**TASK OBJECTIVE:**
Start at the first line below and write out everything verbatim except the pictures.
(Beginning of AVAILABLE RECORDS)
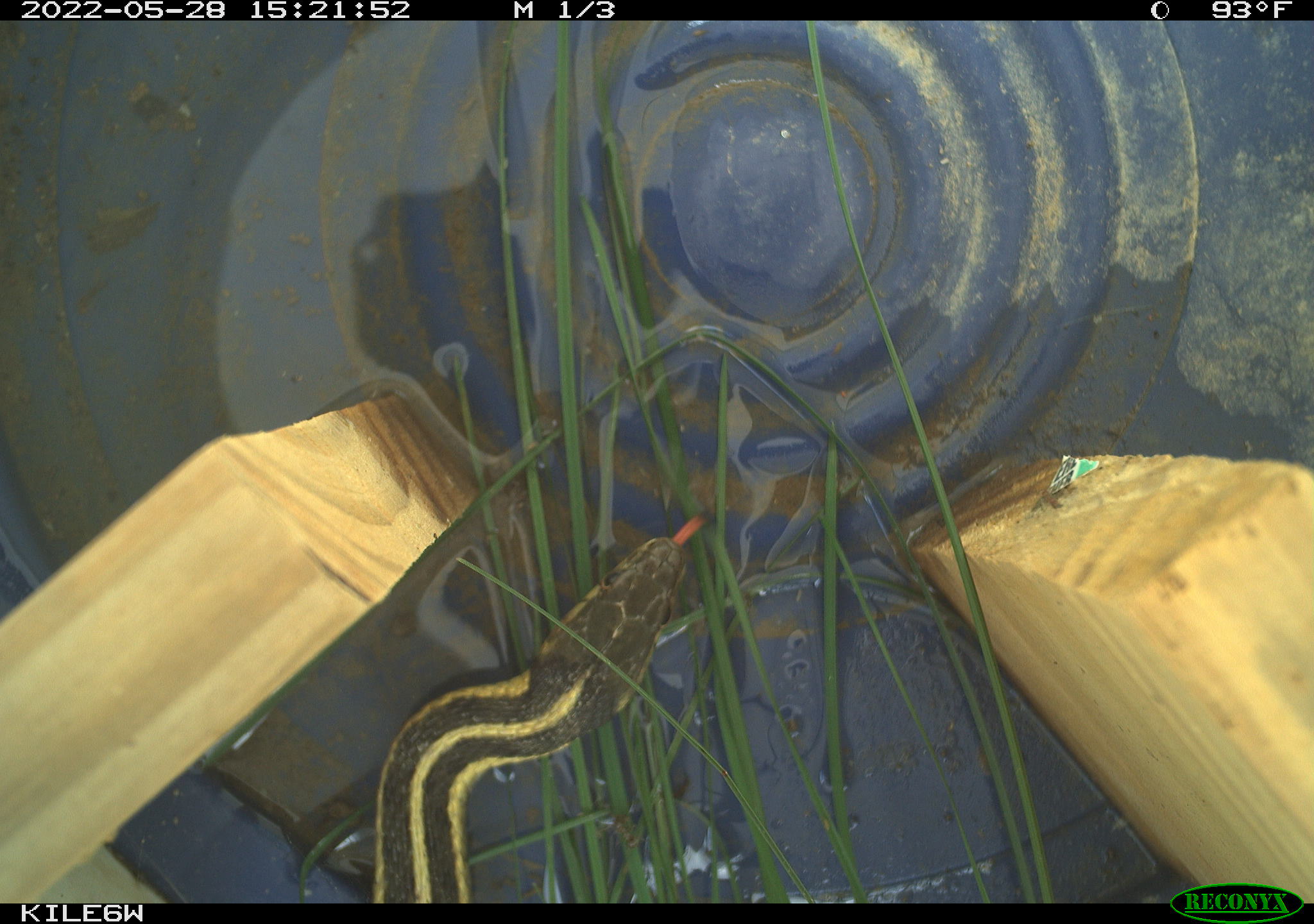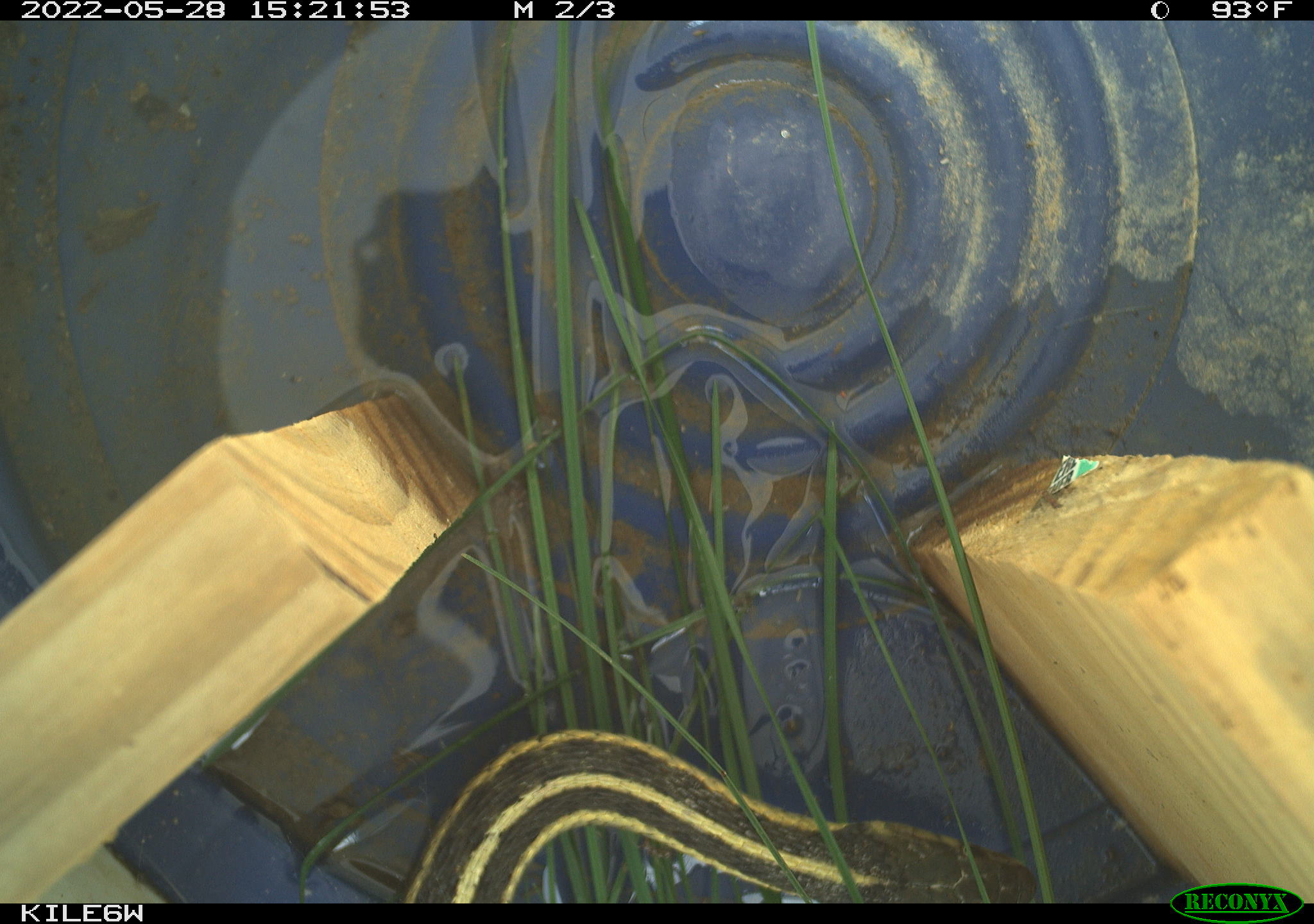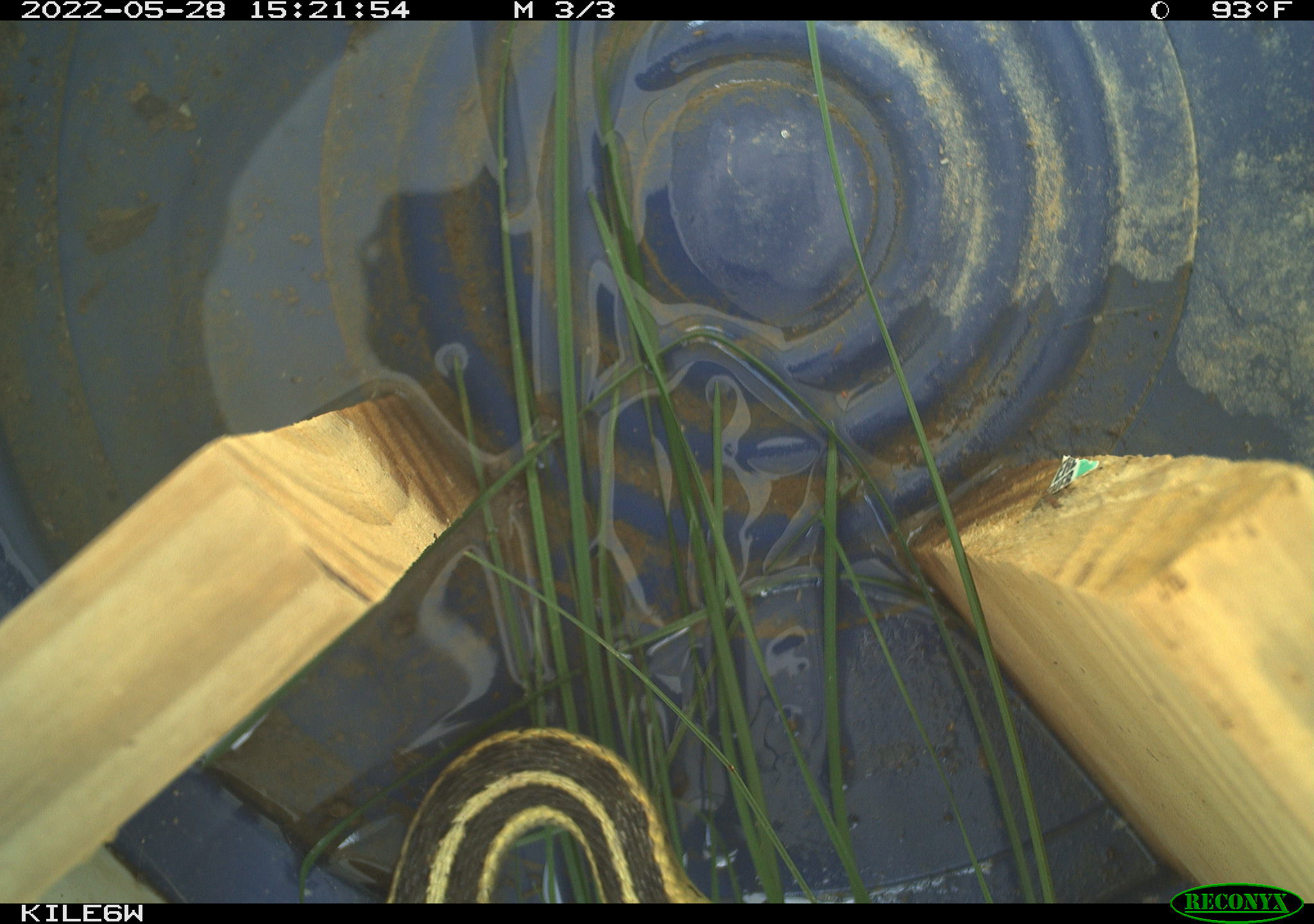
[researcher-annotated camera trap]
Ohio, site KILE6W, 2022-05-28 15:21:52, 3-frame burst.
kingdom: Animalia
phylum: Chordata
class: Reptilia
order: Squamata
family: Colubridae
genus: Thamnophis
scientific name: Thamnophis sirtalis sirtalis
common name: eastern gartersnake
Eastern gartersnake (Thamnophis sirtalis sirtalis).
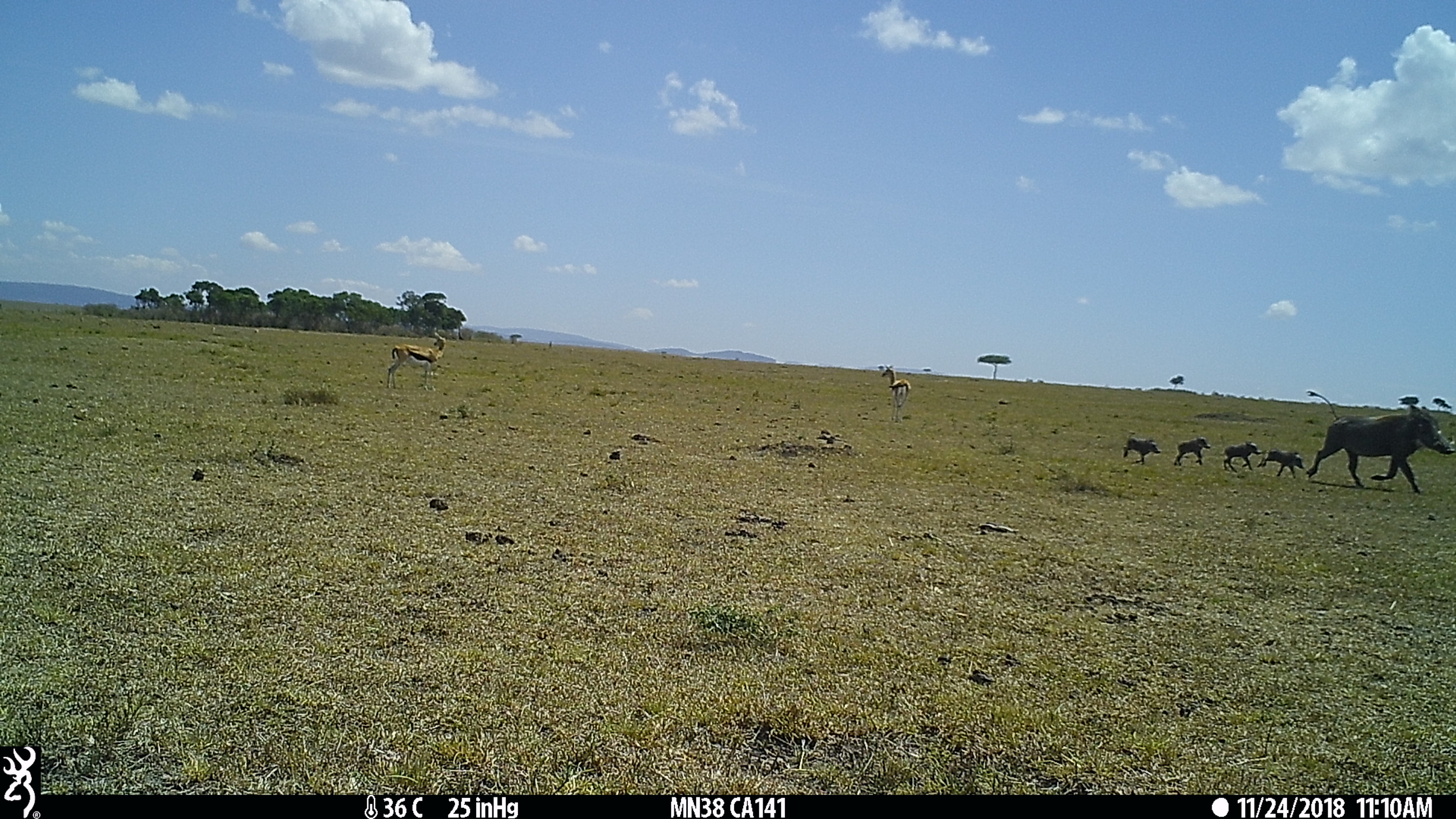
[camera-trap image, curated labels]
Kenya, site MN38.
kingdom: Animalia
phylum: Chordata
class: Mammalia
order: Artiodactyla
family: Bovidae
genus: Eudorcas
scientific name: Eudorcas thomsonii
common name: thomon's gazelle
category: gazelle thomsons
Gazelle thomsons (thomon's gazelle) (Eudorcas thomsonii).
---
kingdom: Animalia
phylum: Chordata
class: Mammalia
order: Artiodactyla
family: Suidae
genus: Phacochoerus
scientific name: Phacochoerus africanus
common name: common warthog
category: warthog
Warthog (common warthog) (Phacochoerus africanus).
(End of AVAILABLE RECORDS)
**ANSWER BOX:**
[researcher-annotated camera trap]
Ohio, site KILE6W, 2022-05-28 15:21:52, 3-frame burst.
kingdom: Animalia
phylum: Chordata
class: Reptilia
order: Squamata
family: Colubridae
genus: Thamnophis
scientific name: Thamnophis sirtalis sirtalis
common name: eastern gartersnake
Eastern gartersnake (Thamnophis sirtalis sirtalis).
[camera-trap image, curated labels]
Kenya, site MN38.
kingdom: Animalia
phylum: Chordata
class: Mammalia
order: Artiodactyla
family: Bovidae
genus: Eudorcas
scientific name: Eudorcas thomsonii
common name: thomon's gazelle
category: gazelle thomsons
Gazelle thomsons (thomon's gazelle) (Eudorcas thomsonii).
---
kingdom: Animalia
phylum: Chordata
class: Mammalia
order: Artiodactyla
family: Suidae
genus: Phacochoerus
scientific name: Phacochoerus africanus
common name: common warthog
category: warthog
Warthog (common warthog) (Phacochoerus africanus).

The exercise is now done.